-- TASK TO COMPLETE --
Select all lines holding the word "volunteer" from the entries that follow.

-- TASK INPUT --
-=-=-
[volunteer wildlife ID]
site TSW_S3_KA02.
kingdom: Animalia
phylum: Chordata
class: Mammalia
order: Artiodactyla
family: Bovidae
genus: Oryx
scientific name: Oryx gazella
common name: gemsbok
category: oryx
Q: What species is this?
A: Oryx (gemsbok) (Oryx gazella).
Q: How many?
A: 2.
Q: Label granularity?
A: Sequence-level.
-=-=-
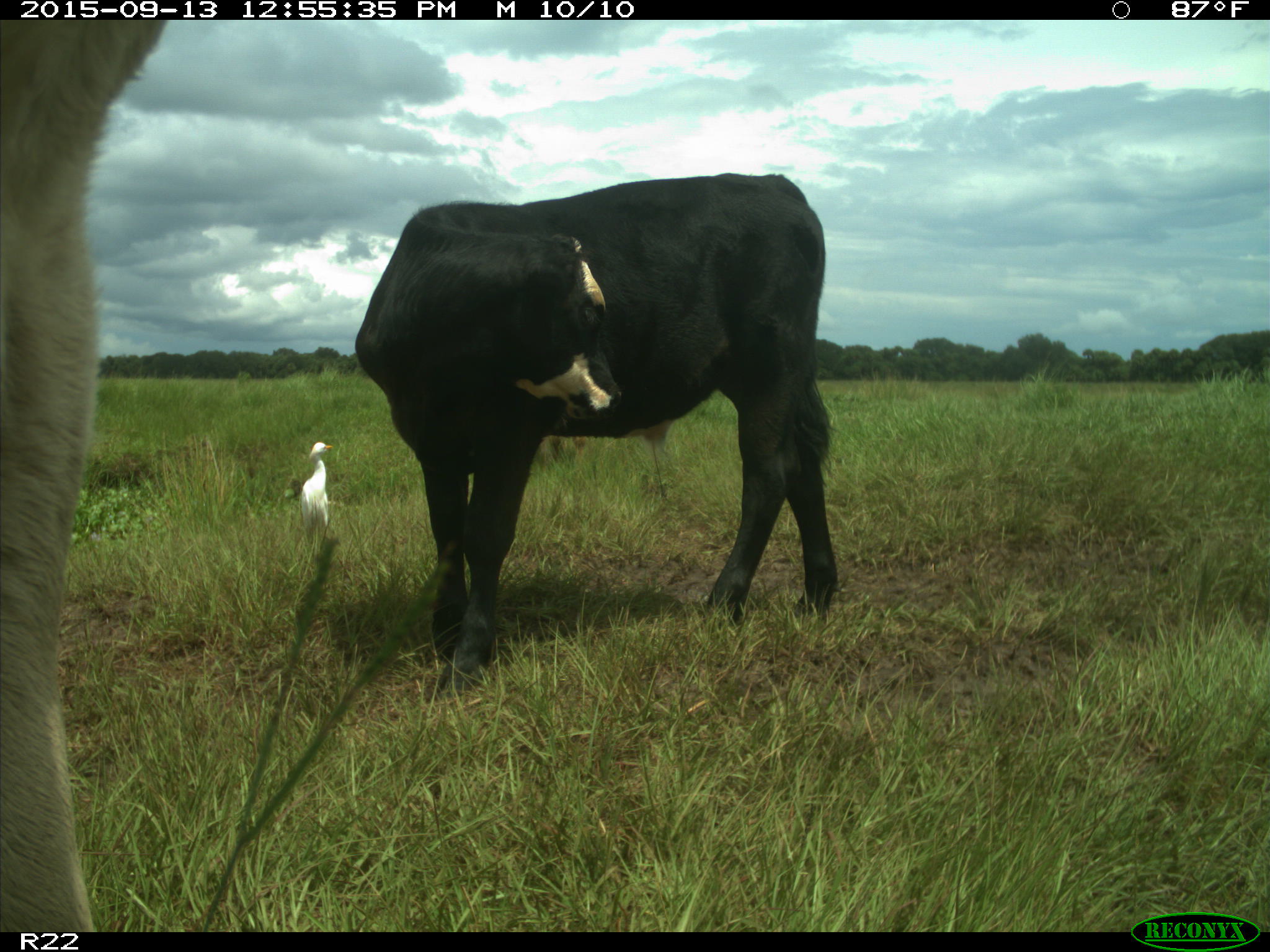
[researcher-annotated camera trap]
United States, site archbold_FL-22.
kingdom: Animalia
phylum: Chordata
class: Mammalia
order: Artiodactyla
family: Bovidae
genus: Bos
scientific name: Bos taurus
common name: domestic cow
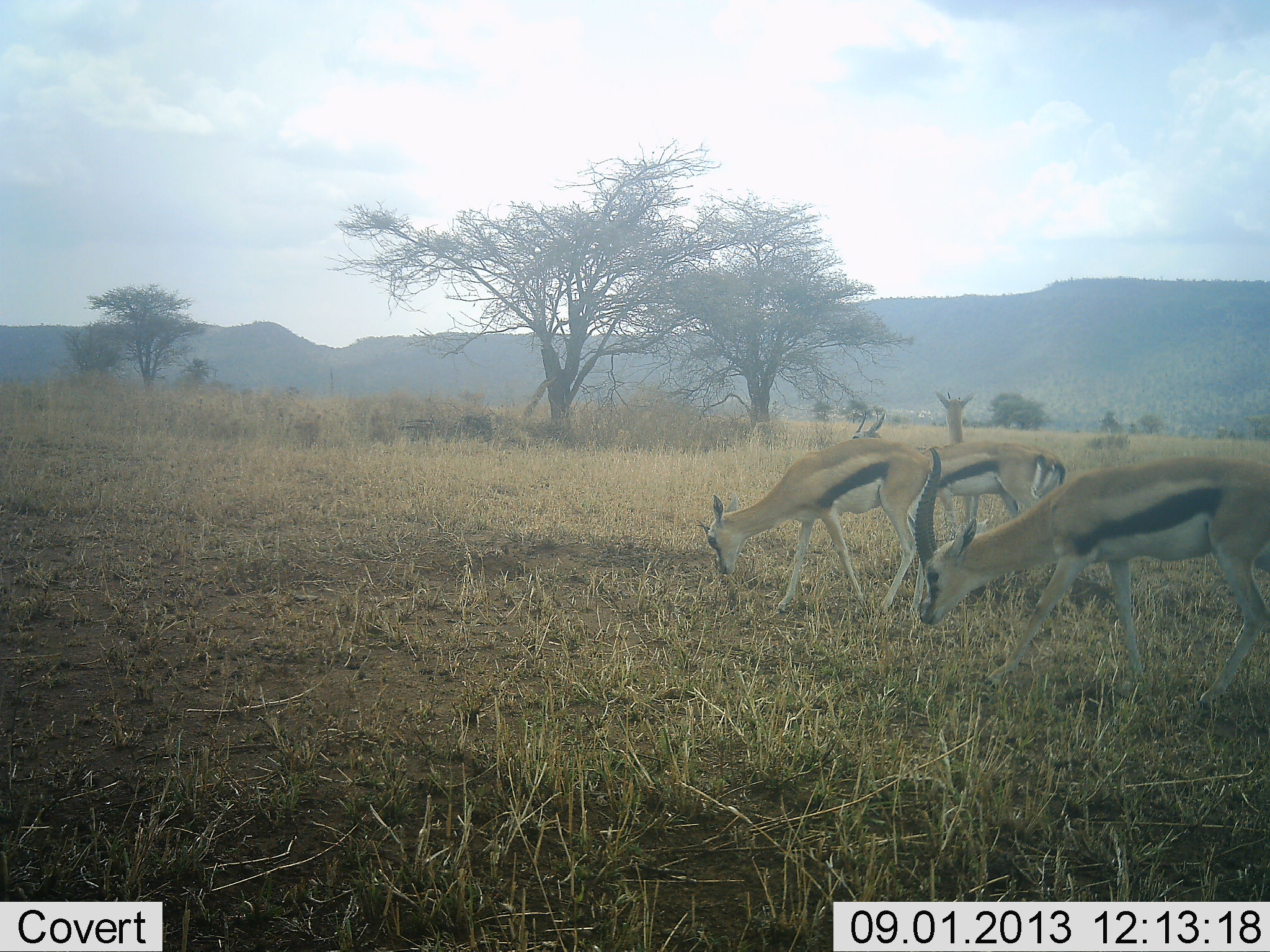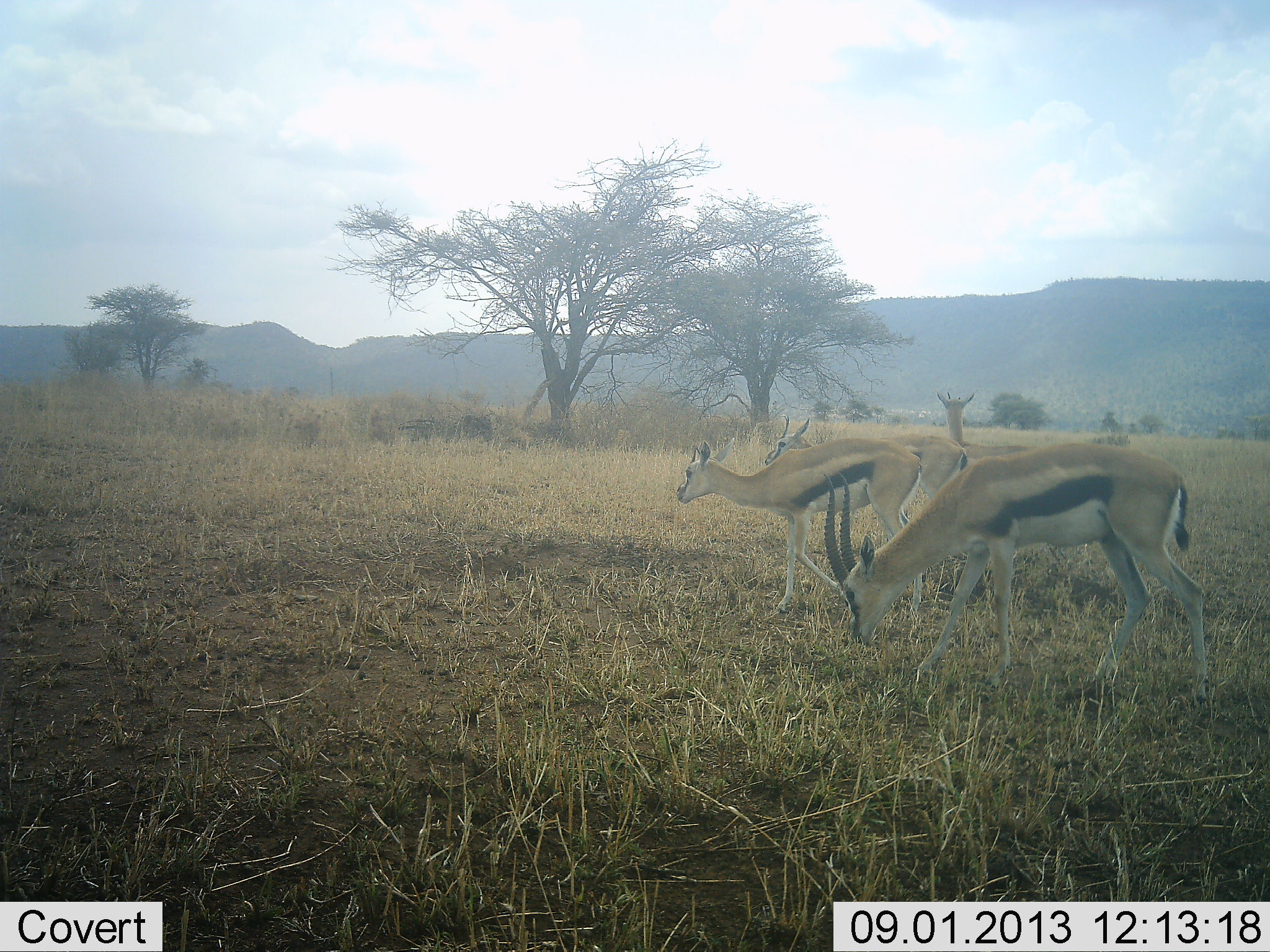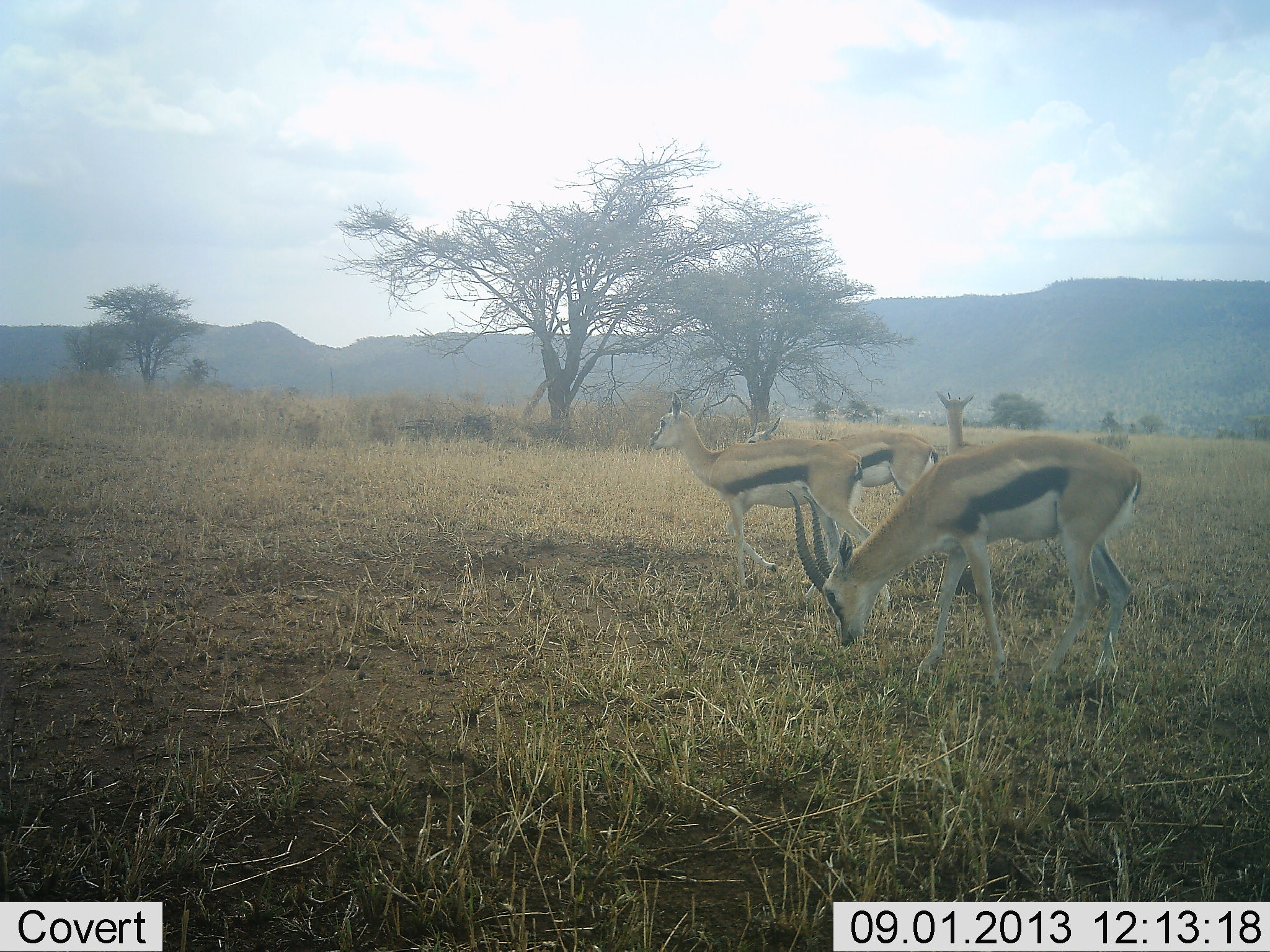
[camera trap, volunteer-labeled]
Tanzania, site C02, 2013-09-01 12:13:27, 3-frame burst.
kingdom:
-=-=-
-- EXERCISE RESULT --
[volunteer wildlife ID]
[camera trap, volunteer-labeled]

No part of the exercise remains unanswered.